- _Supplied records_
————————
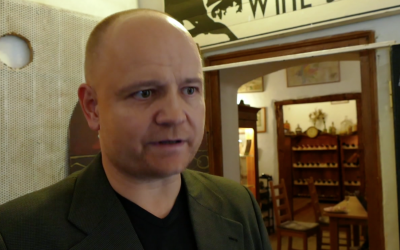 Desatero burčáku podle Ivo Dvořáka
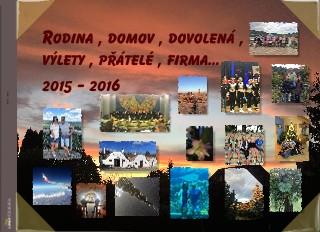 2015 - 2016 - Zobrazit knihu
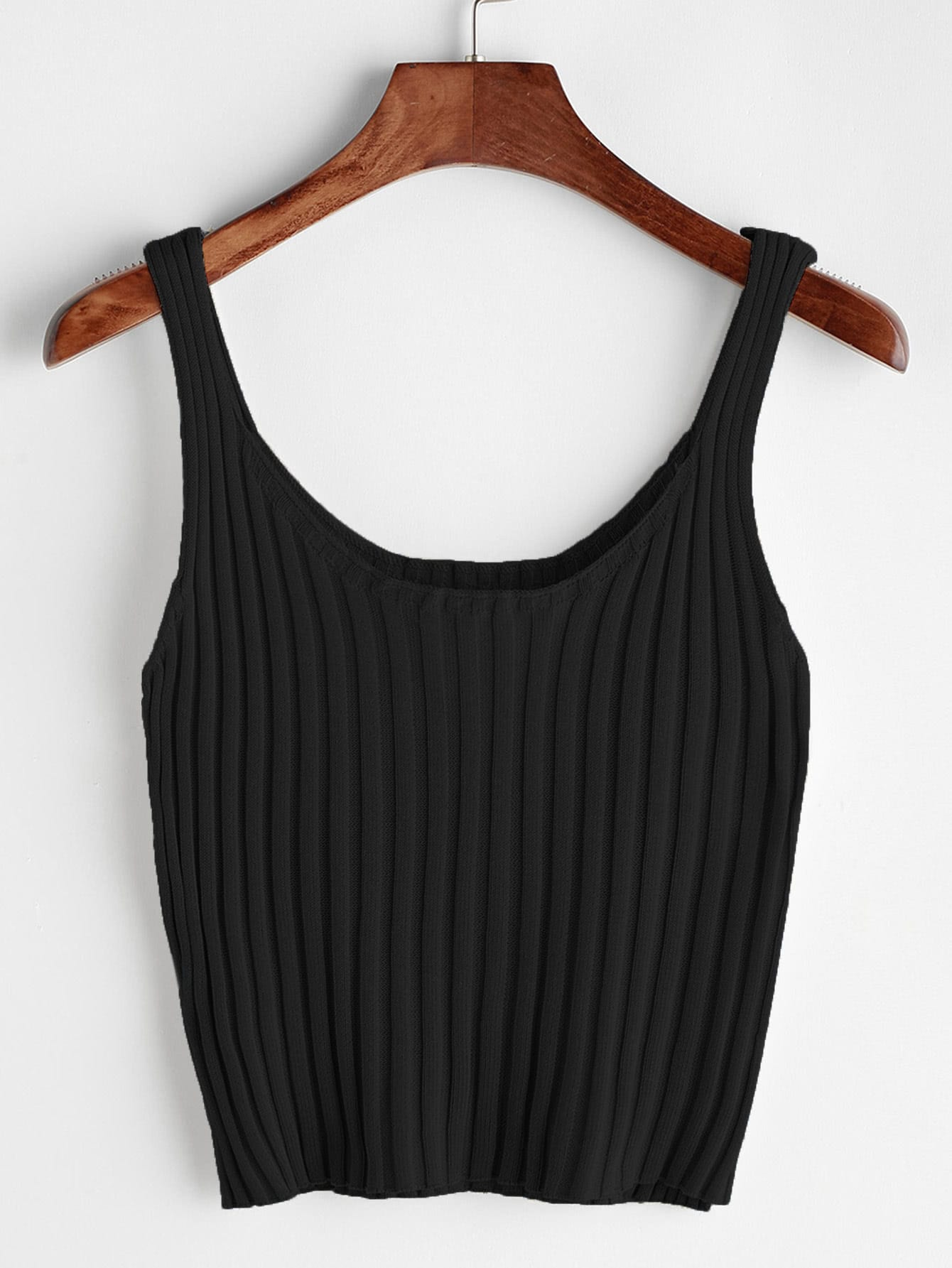 Ribbed Crop Tank Top knot front crop ribbed tank top
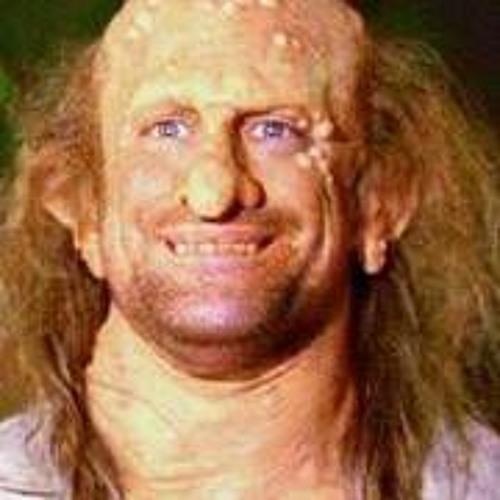 Jeremy Thornton 6's avatar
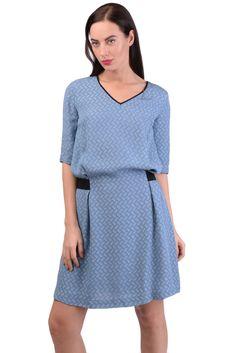 825e10e04388 PINKO Blouson Dress Size 44 / L Jacquard Patterned Belted Elbow Sleeve V- Neck #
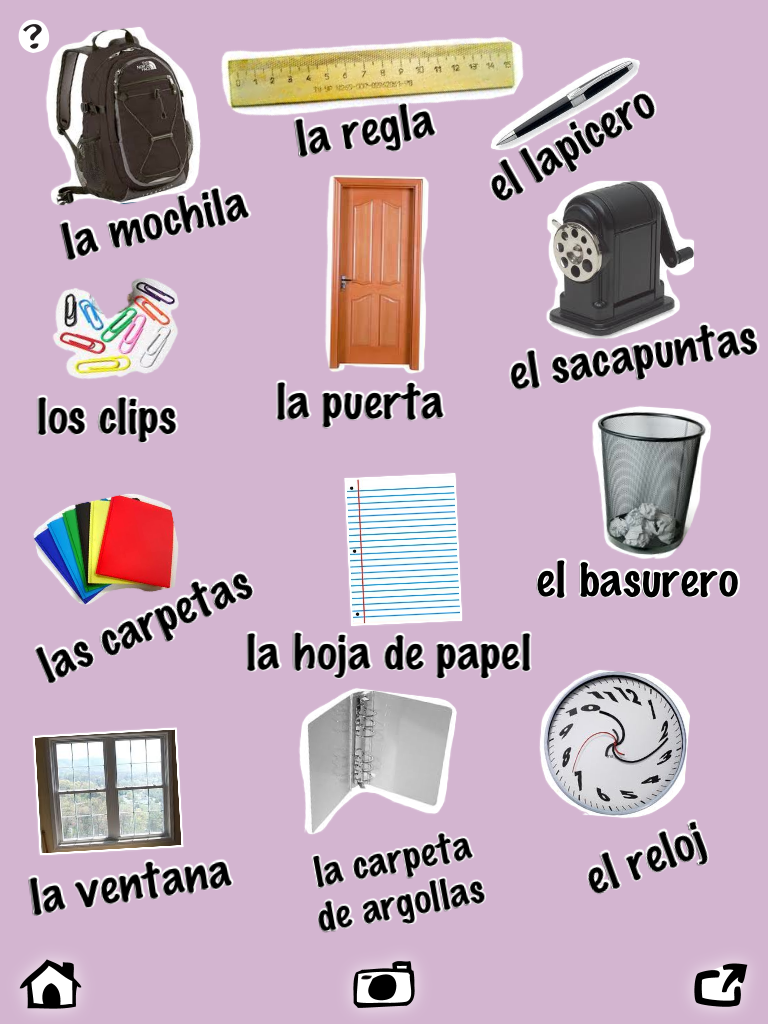 Classroom Vocabulary In Spanish Worksheet Google Search Projects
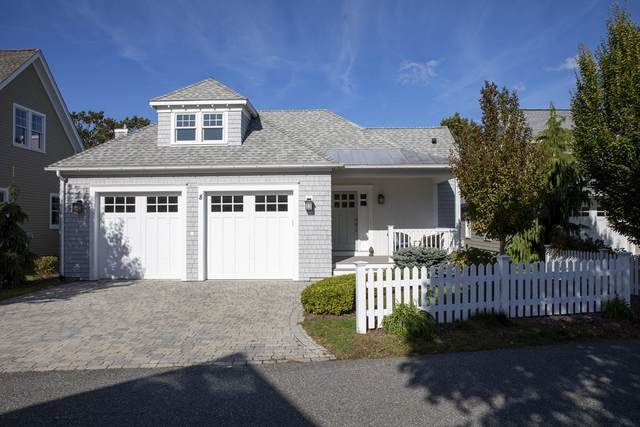 8 Shutter Latch, Plymouth, MA 02360 (MLS #72744064) :: Re/Max Patriot Realty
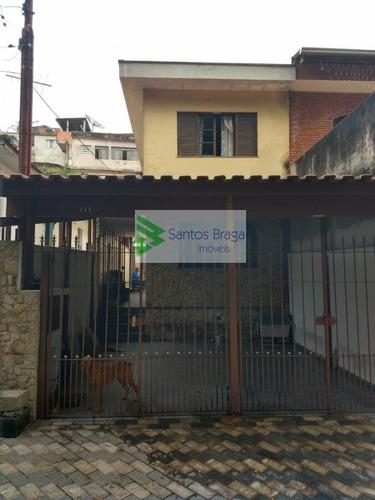 Sobrado Padrão Para Venda Em Jardim Bandeirantes (zona Norte) São Paulo-sp - 686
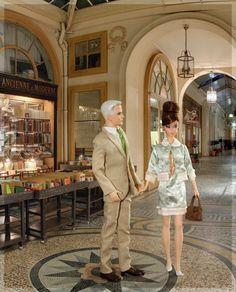Custom Barbie scene, by an avid collector| Barbie Collector site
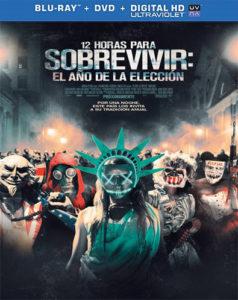 The Purge 3: El Año De La Elección (2016) Full 1080P Latino ()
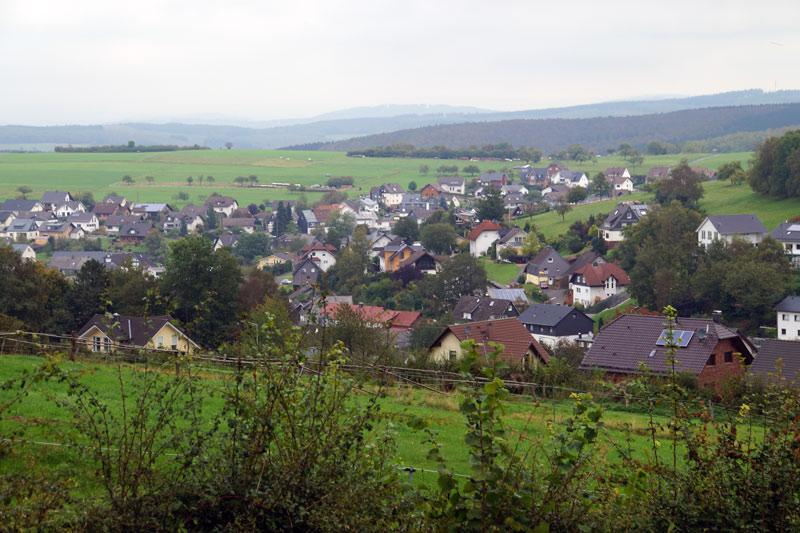 Wilgersdorf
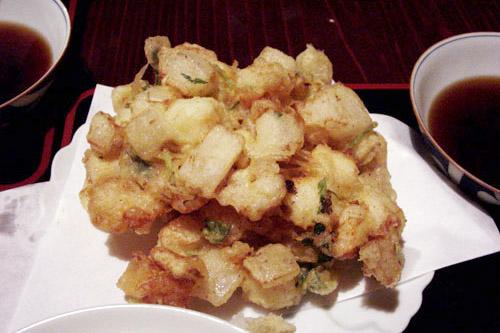 浜町・金田 / ボリュームたっぷりのかき揚げ定食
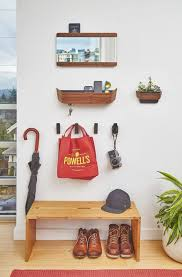 inspiring entryway furniture design ideas outstanding. entryway inspiring furniture design ideas outstanding n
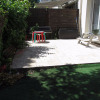 Maison / villa maison 5 pièces Saint Martin du Tertre - Photo 12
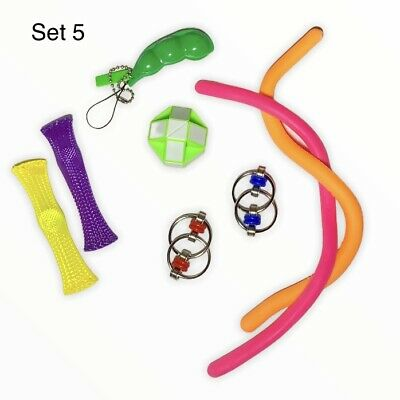 Fidget Toys Set, ADHD Toys, Fidgets, UK Stock, Free Delivery • 10£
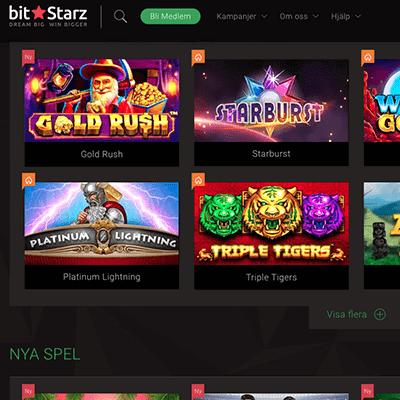 Bitstarz freespins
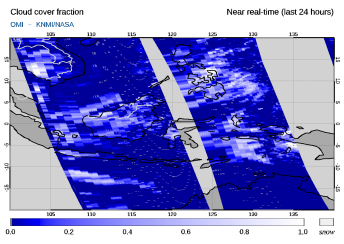OMI - Cloud cover fraction of 29 January 2020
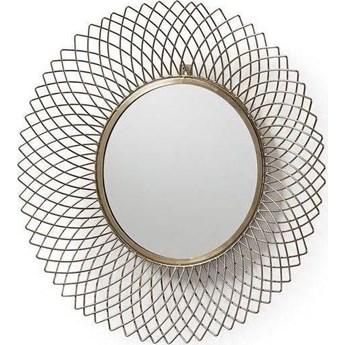 Lustro Juicy okrągłe stalowe Ø 65 cm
————————
- _Task brief_
A verbatim rendering of the listing above is required, without any of its pictures.

- _Result_
 Desatero burčáku podle Ivo Dvořáka
 2015 - 2016 - Zobrazit knihu
 Ribbed Crop Tank Top knot front crop ribbed tank top
 Jeremy Thornton 6's avatar
 825e10e04388 PINKO Blouson Dress Size 44 / L Jacquard Patterned Belted Elbow Sleeve V- Neck #
 Classroom Vocabulary In Spanish Worksheet Google Search Projects
 8 Shutter Latch, Plymouth, MA 02360 (MLS #72744064) :: Re/Max Patriot Realty
 Sobrado Padrão Para Venda Em Jardim Bandeirantes (zona Norte) São Paulo-sp - 686
Custom Barbie scene, by an avid collector| Barbie Collector site
 The Purge 3: El Año De La Elección (2016) Full 1080P Latino ()
 Wilgersdorf
 浜町・金田 / ボリュームたっぷりのかき揚げ定食
 inspiring entryway furniture design ideas outstanding. entryway inspiring furniture design ideas outstanding n
 Maison / villa maison 5 pièces Saint Martin du Tertre - Photo 12
 Fidget Toys Set, ADHD Toys, Fidgets, UK Stock, Free Delivery • 10£
 Bitstarz freespins
OMI - Cloud cover fraction of 29 January 2020
 Lustro Juicy okrągłe stalowe Ø 65 cm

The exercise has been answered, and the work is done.